EXERCISE GOAL ->
Find the line with "order: Artiodactyla". Transcribe it and each later line of the data exactly, up to and including the last.

Collected data entries ->
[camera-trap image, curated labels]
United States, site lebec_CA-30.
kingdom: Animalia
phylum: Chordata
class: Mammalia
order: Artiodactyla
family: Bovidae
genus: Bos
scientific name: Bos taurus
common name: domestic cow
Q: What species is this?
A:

TASK ANSWER ->
order: Artiodactyla
family: Bovidae
genus: Bos
scientific name: Bos taurus
common name: domestic cow
Q: What species is this?
A:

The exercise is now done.